# A Great Big Thank You



## cortinajim (Sep 12, 2009)

I would just like to say a great big thank you to all who organised Waxstock especially John [Zaino] PJ and Dom [Dodo Juice] and there teams and not forgetting Detailing World who with out this forum we would not have Waxstock also all the sponcers for prizes etc
The judges had a very difficult day with the quality of cars in the final 16 and it was great to make new friends and meet fellow detailers
I had a great weekend with my old green machine and coming runner up finished the weekend off perfectly
I got home at 10-30 Sunday night covering nearly 500 miles 
Well as much as i would like to sit here and chat all day i have to get my car ready for next weekend for a show at Glamis Castle Near Dundee so out i go into the garage to try out all my new products i won with part of my prize
Thanks Again Guys and Ladies


My Runner up Prize


----------



## nick_mcuk (Jan 4, 2008)

Well done Jim justly deserved 2nd place mate....was lovely seeing you and your wife again, always a pleasure to have a chat and natter


----------



## Nick's CTR (Jul 6, 2006)

Well done Jim, car looked even better than last year.

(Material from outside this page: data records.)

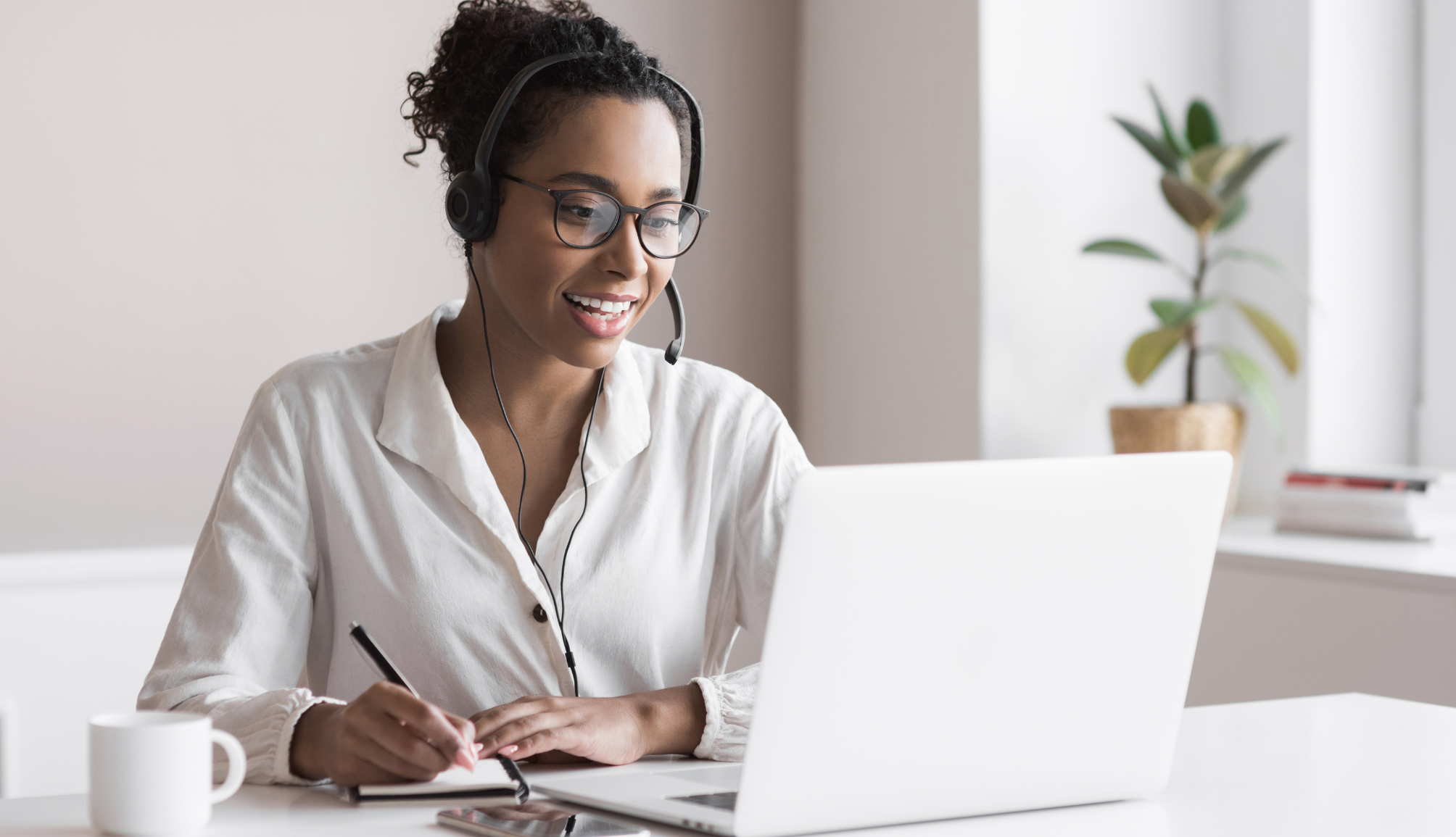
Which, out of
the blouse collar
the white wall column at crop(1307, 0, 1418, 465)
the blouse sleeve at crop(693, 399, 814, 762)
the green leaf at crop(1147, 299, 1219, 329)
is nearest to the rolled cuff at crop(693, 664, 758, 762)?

Would have had a chat about the car, but didn't want to interrupt your lunch


----------



## WHIZZER (Oct 25, 2005)

Well done Jim - top work and some very limited prizes in your haul


----------



## ImDesigner (Jan 19, 2012)

Well done on your second place Jim. Fantastic car.


----------



## Rollini (Mar 23, 2012)

Well done mate. 

Passed you on the a1 you flashed at us (2 white Astras in convoy) must say a well worthy second place! Car looked lovely!!


----------



## MEH4N (Mar 15, 2012)

Well done on the win. Lovely car you have Jim. I felt like drooling over it. Mint is an understatement.


----------



## fatttty (Jan 5, 2013)

Well done Jim! Very well deserved!


----------



## RS2 (Dec 27, 2009)

Well done jim


----------



## herbiedacious (Sep 27, 2010)

Well done Jim. Always the bridesmaid eh? Your car looked gorgeous as ever, hard to believe she's not a Trailer Queen. Nice looking trophy too.


----------



## Mikej857 (Jan 17, 2012)

Have to say after seeing this in the flesh it really is a credit to you Jim and the hard work that go's into keeping it in the condition I saw it in.

Lovely car


----------



## 888-Dave (Jul 30, 2010)

Fantastic to see you well up there again Jim even with the competition being even higher this year. Very well done and some crackin prizes there too


----------



## gtmin (Aug 1, 2012)

Well done Jim, you did well


----------



## Tiglet (Aug 5, 2012)

*Well done*

Hi Jim.

Must say it was a pleasure to meet you and your wife...Andy said you would get 1st and was willing you on, but well done on the 2nd place so pleased for you and love your car..hope to see you again somewhere in the UK or Scotland .

Take care

Anita and Andy


----------